Quoted text:
Column written by David Garrett

  • Film: Open Your Eyes
  • Year: 2021
  • Director: Greg A. Sager
  • Writer: Greg A. Sager
  • Starring: Ry Barrett, Joanna Saul and Julianna Suzanne Bailey

Review:

This was a movie that I had the pleasure of seeing thanks to Alicia Diaz who reached out to me. I do want to thank Matchbox Pictures, along with writer/director Greg A. Sager for sending me a screener. Other than that, I came into this movie blind as I enjoy doing with independent films as to not expect anything. The synopsis would be unable to cope with recent events, screenwriter Jason Miller (Ry Barrett) dives relentlessly into his newest screenplay in an attempt to avoid dealing with a traumatic experience.

We start here with hearing a woman breathing heavy. Jason stumbles out of a bedroom into a dirty hallway. He collapses onto the floor with a bottle of Maker’s Mark and passes out. When he wakes up, the hall is no longer dirty and he’s confused by a picture he looks at. We then see as Jason goes about his day, which includes rolling up what looks to be a carpet, taping it and moving it out of the apartment to a trash room.

Back in his place, Jason sits down with coffee, tapes a cigar to the corkboard in front of him and tries to start working. As the synopsis states, Jason is a screenwriter and his process is to have this smoke as his victory for completion. The problem is that he doesn’t know where to start. He does get sparked when his agent, Alan calls him. He does lie to him about being close to finishing. Jason then writes Hope? on a post-it note and puts that on his board as well.

Listed records:
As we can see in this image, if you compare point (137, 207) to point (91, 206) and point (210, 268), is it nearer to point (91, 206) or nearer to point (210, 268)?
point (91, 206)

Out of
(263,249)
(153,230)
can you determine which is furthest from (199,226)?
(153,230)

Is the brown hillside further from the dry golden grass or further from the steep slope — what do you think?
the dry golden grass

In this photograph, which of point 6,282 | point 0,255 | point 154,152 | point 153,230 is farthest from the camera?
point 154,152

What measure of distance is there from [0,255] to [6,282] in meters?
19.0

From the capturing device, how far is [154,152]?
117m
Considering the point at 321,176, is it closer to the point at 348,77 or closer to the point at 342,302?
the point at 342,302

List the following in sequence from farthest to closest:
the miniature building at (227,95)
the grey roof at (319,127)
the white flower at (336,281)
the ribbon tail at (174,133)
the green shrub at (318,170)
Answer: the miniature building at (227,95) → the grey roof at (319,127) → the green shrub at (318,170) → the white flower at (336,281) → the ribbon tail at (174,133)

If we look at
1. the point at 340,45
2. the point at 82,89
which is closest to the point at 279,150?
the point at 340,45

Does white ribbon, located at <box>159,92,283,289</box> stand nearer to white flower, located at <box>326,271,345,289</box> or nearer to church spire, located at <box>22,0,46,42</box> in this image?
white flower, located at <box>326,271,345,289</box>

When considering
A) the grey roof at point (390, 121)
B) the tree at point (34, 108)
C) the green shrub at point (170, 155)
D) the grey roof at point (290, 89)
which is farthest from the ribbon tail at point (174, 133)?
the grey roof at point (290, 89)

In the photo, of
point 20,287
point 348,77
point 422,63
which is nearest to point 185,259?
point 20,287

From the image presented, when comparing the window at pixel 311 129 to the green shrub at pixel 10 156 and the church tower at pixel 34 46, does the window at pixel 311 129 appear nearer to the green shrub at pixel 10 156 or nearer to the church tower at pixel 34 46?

To-do list:
1. In the review, what does Jason tape to the corkboard in front of him?
2. Please extract from the review the part that opens with the words containing "Back in his" and closes with "board as well.".
Rely on the review alone.

Correct answers:
1. A cigar.

2.
Back in his place, Jason sits down with coffee, tapes a cigar to the corkboard in front of him and tries to start working. As the synopsis states, Jason is a screenwriter and his process is to have this smoke as his victory for completion. The problem is that he doesn’t know where to start. He does get sparked when his agent, Alan calls him. He does lie to him about being close to finishing. Jason then writes Hope? on a post-it note and puts that on his board as well.